„– Nigdy nie zanurzyłem się w tym świecie [telewizji], ale mogę sobie wyobrazić, że to bardzo trudne, by podtrzymywać życie historii przez dwa, trzy czy cztery sezony”, powiedział reżyser w rozmowie z „New York Timesem”.
Oczywiście, gdy film przekracza wytyczoną przez reżysera granicę Anderson nie bierze on swojej rady zbytnio do serca. Jego poprzednie produkcje potwierdzają tę tezę. „Ryzykant” i „Lewy sercowy” to właściwie jedyne obrazy Andersona mieszczące się w granicy poniżej dwóch godzin. Z kolei „Magnolia” to najdłuższy film reżysera – trwa on aż 188 minut.
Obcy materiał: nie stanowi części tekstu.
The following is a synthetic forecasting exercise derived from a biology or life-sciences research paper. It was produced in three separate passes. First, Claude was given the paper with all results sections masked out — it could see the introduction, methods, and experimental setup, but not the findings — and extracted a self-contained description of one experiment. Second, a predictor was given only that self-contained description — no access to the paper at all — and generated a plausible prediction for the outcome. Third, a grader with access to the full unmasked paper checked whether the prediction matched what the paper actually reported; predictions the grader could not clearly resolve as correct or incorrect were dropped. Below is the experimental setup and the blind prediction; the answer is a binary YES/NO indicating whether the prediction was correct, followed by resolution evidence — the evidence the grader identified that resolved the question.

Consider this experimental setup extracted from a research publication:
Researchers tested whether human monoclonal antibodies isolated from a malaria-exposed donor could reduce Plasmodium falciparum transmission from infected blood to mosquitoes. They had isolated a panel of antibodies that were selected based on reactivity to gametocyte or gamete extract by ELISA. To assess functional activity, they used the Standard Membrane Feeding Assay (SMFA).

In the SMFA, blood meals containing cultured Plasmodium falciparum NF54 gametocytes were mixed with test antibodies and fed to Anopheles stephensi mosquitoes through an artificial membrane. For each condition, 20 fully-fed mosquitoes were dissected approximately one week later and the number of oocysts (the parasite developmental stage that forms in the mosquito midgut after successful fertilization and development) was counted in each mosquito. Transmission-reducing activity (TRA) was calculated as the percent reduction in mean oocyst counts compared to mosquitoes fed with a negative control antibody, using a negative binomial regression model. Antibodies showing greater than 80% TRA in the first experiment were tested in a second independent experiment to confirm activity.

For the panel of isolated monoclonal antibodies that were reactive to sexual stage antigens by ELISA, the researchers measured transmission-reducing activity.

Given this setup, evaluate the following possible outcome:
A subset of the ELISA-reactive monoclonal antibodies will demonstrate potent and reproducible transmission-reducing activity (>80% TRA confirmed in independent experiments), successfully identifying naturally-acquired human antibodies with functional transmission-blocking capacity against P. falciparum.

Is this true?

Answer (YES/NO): YES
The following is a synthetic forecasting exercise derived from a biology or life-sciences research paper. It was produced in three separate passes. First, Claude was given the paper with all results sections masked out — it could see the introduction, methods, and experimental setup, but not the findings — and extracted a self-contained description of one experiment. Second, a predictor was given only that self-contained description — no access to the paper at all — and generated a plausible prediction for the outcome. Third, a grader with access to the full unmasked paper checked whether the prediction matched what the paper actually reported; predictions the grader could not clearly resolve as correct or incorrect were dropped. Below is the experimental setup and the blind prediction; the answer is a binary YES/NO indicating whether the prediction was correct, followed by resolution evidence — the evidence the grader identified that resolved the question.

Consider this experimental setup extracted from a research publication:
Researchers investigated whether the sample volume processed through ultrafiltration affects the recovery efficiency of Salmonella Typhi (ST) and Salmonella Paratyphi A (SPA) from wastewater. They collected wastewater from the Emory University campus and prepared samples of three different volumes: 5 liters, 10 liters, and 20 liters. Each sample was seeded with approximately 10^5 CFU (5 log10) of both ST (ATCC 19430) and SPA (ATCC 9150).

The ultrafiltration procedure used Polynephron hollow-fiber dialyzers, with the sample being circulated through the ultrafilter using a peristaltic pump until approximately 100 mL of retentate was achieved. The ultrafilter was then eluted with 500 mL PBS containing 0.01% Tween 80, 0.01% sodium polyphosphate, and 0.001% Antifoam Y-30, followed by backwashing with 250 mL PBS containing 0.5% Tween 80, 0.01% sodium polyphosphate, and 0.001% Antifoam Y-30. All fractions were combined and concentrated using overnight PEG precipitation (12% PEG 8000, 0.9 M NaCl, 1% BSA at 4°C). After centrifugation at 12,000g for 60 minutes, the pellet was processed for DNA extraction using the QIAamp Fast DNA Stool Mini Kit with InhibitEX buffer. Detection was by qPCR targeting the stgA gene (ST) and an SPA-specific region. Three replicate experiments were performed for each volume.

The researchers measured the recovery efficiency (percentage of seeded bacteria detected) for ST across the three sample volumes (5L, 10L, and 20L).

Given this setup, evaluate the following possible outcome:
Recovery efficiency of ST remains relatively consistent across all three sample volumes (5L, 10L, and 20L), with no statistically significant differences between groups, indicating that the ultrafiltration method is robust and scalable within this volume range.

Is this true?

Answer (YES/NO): YES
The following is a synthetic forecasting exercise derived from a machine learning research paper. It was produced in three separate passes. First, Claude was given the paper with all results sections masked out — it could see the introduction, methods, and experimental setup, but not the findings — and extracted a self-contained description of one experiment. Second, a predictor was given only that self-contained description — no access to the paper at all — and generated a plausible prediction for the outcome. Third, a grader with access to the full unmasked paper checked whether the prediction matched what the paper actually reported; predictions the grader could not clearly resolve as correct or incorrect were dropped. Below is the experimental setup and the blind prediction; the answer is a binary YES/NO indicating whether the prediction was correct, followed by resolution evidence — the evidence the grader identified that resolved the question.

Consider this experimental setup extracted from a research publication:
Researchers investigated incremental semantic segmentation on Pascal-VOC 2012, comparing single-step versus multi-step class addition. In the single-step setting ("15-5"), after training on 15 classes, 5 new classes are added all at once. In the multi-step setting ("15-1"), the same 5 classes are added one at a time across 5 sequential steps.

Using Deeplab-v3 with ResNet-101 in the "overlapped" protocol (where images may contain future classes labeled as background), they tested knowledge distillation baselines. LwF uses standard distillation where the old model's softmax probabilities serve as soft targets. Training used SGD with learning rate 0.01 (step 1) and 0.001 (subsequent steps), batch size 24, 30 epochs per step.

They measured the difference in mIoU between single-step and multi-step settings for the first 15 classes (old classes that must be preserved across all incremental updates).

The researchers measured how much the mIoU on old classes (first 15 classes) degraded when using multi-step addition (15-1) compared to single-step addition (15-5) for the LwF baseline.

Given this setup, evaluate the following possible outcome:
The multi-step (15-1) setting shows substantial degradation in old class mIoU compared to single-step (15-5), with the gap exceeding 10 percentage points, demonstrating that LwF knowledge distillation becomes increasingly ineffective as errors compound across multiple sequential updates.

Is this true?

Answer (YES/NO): YES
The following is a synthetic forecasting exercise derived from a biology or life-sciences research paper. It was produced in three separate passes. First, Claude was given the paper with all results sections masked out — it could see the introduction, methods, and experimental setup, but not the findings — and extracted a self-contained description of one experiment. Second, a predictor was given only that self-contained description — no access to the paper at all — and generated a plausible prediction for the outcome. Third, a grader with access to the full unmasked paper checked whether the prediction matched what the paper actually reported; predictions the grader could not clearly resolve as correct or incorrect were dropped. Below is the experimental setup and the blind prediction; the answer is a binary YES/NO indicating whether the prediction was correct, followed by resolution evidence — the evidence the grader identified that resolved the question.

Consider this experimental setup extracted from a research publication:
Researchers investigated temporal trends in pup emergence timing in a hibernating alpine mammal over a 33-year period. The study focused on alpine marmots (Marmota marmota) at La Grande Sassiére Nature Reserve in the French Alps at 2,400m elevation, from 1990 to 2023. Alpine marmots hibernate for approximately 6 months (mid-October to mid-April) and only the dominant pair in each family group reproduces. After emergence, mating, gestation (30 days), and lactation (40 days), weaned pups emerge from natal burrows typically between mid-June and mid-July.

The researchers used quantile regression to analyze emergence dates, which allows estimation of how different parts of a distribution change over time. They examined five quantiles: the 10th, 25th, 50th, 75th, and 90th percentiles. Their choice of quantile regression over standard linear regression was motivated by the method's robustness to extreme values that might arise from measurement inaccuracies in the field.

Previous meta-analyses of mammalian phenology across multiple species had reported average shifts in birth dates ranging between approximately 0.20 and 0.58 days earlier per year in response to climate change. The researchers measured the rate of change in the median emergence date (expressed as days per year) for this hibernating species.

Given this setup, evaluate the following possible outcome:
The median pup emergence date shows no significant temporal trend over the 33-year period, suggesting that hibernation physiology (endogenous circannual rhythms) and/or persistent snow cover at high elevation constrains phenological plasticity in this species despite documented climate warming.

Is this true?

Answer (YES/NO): NO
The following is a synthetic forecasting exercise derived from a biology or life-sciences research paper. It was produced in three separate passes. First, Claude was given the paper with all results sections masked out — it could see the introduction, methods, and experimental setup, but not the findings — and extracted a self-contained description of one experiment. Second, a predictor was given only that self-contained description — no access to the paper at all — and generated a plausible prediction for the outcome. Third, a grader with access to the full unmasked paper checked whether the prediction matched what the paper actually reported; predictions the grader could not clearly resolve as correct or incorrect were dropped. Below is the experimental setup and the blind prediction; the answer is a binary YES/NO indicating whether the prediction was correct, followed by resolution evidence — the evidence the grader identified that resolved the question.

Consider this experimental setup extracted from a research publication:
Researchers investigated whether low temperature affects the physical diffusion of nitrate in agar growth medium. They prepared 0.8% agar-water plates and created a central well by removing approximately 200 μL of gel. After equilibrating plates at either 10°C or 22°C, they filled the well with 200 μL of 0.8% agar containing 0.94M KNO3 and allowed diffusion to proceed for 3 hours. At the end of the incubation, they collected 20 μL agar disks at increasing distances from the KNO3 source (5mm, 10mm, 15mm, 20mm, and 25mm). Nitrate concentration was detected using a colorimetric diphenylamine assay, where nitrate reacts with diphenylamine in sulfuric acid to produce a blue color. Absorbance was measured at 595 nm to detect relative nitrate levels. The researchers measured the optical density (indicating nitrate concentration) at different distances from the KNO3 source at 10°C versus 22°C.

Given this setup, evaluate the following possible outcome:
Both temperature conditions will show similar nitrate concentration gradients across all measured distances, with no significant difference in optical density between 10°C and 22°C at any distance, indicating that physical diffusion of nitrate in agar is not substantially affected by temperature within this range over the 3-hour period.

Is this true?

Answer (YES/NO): NO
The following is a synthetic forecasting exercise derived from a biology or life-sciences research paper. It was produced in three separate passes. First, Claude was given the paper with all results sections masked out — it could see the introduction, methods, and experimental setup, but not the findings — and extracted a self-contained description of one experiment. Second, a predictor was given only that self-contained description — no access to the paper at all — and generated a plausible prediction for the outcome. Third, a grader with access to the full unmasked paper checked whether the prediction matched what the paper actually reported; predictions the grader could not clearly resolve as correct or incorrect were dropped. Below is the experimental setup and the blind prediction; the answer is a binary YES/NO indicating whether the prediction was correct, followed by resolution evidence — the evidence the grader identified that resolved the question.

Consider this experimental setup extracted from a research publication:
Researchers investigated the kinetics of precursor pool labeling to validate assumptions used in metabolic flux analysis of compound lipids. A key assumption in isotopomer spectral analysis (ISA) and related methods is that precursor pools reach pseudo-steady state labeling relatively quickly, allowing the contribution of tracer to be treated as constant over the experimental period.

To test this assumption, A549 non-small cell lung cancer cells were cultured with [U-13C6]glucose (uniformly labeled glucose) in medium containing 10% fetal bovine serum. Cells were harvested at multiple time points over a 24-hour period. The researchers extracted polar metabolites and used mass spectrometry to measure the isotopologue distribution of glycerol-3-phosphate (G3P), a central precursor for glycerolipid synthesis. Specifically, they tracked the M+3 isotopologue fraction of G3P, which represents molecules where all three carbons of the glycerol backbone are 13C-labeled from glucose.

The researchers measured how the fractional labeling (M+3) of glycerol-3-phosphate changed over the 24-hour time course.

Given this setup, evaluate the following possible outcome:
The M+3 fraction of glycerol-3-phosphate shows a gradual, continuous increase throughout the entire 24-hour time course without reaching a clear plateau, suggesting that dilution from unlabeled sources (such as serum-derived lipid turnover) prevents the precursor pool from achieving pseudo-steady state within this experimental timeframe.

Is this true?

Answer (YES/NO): NO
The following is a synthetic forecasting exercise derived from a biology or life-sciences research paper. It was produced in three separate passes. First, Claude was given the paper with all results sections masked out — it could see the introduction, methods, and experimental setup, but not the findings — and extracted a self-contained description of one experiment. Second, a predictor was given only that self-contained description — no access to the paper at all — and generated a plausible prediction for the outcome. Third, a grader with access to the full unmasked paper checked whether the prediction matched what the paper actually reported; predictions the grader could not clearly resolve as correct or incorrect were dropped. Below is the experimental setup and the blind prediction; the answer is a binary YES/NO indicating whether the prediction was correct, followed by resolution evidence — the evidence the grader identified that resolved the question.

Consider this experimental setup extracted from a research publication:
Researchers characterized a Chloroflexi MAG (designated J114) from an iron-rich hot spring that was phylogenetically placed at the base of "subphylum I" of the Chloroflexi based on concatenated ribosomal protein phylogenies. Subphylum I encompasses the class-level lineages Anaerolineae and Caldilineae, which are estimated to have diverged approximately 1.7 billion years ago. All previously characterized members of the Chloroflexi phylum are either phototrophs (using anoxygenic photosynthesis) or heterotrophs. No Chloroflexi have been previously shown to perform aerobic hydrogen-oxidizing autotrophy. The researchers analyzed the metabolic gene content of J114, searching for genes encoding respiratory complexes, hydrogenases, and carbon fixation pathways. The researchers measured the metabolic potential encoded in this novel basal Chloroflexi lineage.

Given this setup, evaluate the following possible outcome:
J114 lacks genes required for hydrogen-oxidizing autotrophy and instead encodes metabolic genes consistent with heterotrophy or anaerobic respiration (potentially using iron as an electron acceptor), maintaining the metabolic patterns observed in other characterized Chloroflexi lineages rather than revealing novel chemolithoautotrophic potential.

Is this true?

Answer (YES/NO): NO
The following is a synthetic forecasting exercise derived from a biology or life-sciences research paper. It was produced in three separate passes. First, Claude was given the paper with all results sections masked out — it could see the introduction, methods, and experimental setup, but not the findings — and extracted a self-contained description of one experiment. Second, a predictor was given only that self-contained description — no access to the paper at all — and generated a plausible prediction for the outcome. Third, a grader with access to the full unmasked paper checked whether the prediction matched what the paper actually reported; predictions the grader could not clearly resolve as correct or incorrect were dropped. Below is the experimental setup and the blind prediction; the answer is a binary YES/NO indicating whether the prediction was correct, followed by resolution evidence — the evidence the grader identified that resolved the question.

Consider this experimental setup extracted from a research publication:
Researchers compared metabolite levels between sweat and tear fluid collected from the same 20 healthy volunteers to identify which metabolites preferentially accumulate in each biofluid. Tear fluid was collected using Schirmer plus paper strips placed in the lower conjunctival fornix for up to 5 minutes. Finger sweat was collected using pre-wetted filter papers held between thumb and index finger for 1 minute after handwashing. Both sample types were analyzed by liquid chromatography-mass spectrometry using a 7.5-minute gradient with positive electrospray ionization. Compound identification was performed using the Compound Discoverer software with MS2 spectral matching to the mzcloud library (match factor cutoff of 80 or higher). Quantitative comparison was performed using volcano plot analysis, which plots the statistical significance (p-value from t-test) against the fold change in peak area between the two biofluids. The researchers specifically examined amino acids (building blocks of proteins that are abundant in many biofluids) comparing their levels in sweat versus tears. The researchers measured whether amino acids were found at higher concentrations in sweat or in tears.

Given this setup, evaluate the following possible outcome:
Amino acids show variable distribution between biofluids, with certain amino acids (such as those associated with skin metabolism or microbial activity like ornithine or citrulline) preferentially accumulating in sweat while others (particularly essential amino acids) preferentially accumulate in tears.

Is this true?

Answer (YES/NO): NO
„– (...) musisz przyciąć swoją historię. W sensie, film powinien mieć około 2 godzin długości. Wtedy jest najlepszy. Tęskniłem za tym wyznacznikiem wielokrotnie (...)”, kontynuował w wywiadzie Anderson.
Najnowsze produkcje jak „Nić widmo” czy „Licorice Pizza” to 130-minutowe dzieła. Ten ostatni zbiera pozytywne opinie od krytyków. Nie obyło się oczywiście bez kontrowersji. Film opowiada o kiełkującej przyjaźni pomiędzy 15-letnim Garym Valentinem (Cooper Hoffman, syn nieodżałowanego Philipa Seymoura Hoffmana) a dwudziestokilkuletnią Alaną Kane (Alana Haim). Relacja przeradza się w coś więcej, co zaniepokoiło niektórych odbiorców. Anderson w rozmowie z „The Times” uspokaja jednak, twierdząc, że nic nieprzyzwoitego nie miało miejsca.
Film „Licorice Pizza” będzie dostępny do obejrzenia od 31 grudnia.